What to produce -
Copy all of the material below word for word, leaving out the pictures.

Dataset records -
-*-*-
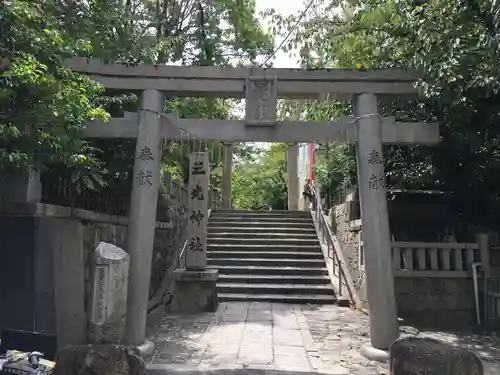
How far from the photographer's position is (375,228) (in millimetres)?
6441

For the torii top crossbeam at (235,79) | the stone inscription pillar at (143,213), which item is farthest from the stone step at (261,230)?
the torii top crossbeam at (235,79)

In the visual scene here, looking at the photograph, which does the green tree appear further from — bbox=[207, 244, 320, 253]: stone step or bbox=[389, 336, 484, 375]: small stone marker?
bbox=[389, 336, 484, 375]: small stone marker

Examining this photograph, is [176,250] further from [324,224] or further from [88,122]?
[88,122]

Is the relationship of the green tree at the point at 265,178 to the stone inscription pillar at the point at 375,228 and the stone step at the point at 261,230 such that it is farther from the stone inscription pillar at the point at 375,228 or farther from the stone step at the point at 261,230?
the stone inscription pillar at the point at 375,228

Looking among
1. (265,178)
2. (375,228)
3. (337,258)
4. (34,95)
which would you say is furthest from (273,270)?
(265,178)

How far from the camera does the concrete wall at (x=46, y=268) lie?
5680 mm

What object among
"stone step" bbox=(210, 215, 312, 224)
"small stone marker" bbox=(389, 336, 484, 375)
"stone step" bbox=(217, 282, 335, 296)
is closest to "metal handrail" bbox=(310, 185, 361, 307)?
"stone step" bbox=(217, 282, 335, 296)

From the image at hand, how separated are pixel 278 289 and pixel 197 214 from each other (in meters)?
2.81

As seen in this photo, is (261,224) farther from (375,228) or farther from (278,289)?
(375,228)

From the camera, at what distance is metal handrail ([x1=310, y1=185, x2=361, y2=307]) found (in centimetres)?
1080

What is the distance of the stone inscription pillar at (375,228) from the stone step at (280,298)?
463 centimetres

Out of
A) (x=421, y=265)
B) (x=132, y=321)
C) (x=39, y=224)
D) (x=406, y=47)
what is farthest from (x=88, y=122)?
(x=421, y=265)

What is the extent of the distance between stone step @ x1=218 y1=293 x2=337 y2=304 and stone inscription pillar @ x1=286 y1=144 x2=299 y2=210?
11.6 meters

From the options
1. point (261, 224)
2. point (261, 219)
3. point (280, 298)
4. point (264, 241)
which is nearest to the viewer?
point (280, 298)
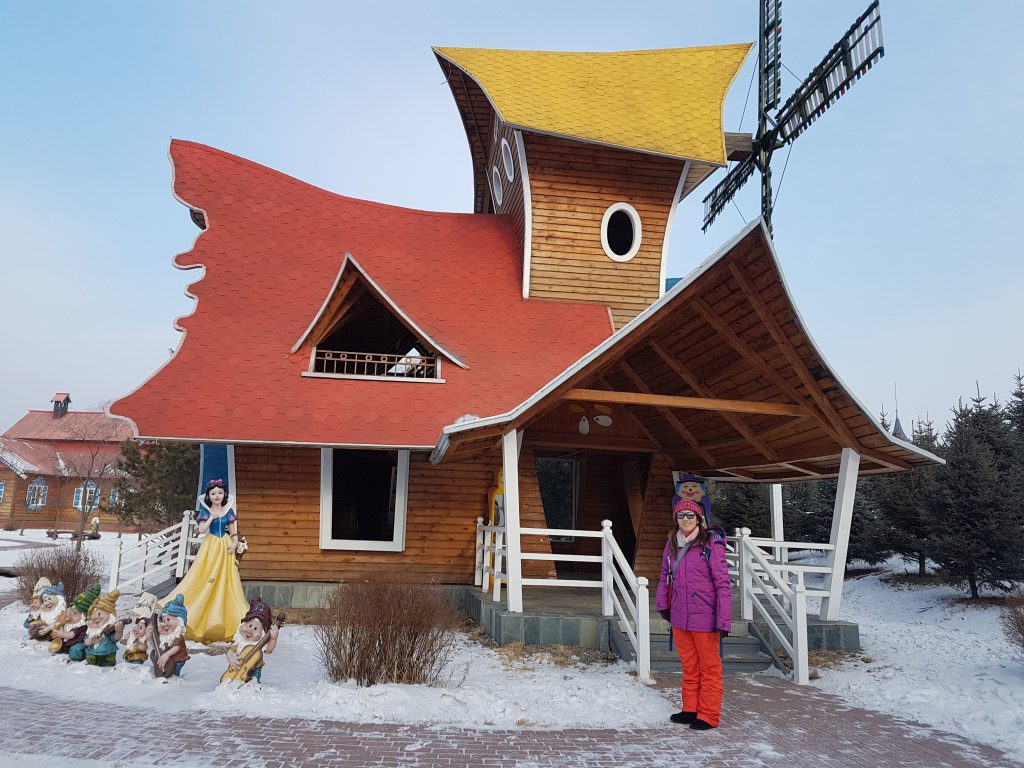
-*-*-
Solved exercise -
How far from the photographer's position is (375,228) (in millimetres)?
6441

For the torii top crossbeam at (235,79) | the stone inscription pillar at (143,213), which item is farthest from the stone step at (261,230)?
the torii top crossbeam at (235,79)

In the visual scene here, looking at the photograph, which does the green tree appear further from — bbox=[207, 244, 320, 253]: stone step or bbox=[389, 336, 484, 375]: small stone marker?
bbox=[389, 336, 484, 375]: small stone marker

Examining this photograph, is [176,250] further from [324,224] or further from [88,122]?
[88,122]

Is the relationship of the green tree at the point at 265,178 to the stone inscription pillar at the point at 375,228 and the stone step at the point at 261,230 such that it is farther from the stone inscription pillar at the point at 375,228 or farther from the stone step at the point at 261,230?
the stone inscription pillar at the point at 375,228

Looking among
1. (265,178)
2. (375,228)
3. (337,258)
4. (34,95)
which would you say is furthest from (273,270)?
(265,178)

How far from the camera does the concrete wall at (x=46, y=268) lie?
5680 mm

What object among
"stone step" bbox=(210, 215, 312, 224)
"small stone marker" bbox=(389, 336, 484, 375)
"stone step" bbox=(217, 282, 335, 296)
is closest to "metal handrail" bbox=(310, 185, 361, 307)?
"stone step" bbox=(217, 282, 335, 296)

From the image at hand, how separated are pixel 278 289 and pixel 197 214 from each other (in meters)?
2.81

As seen in this photo, is (261,224) farther from (375,228) or farther from (278,289)?
(375,228)

From the camera, at what distance is metal handrail ([x1=310, y1=185, x2=361, y2=307]) found (in centimetres)?
1080

What is the distance of the stone inscription pillar at (375,228) from the stone step at (280,298)?
463 centimetres

Out of
A) (x=421, y=265)
B) (x=132, y=321)
C) (x=39, y=224)
D) (x=406, y=47)
what is farthest from (x=88, y=122)?
(x=421, y=265)

What is the extent of the distance between stone step @ x1=218 y1=293 x2=337 y2=304 and stone inscription pillar @ x1=286 y1=144 x2=299 y2=210?
11.6 meters

From the options
1. point (261, 224)
2. point (261, 219)
3. point (280, 298)
4. point (264, 241)
which is nearest to the viewer?
point (280, 298)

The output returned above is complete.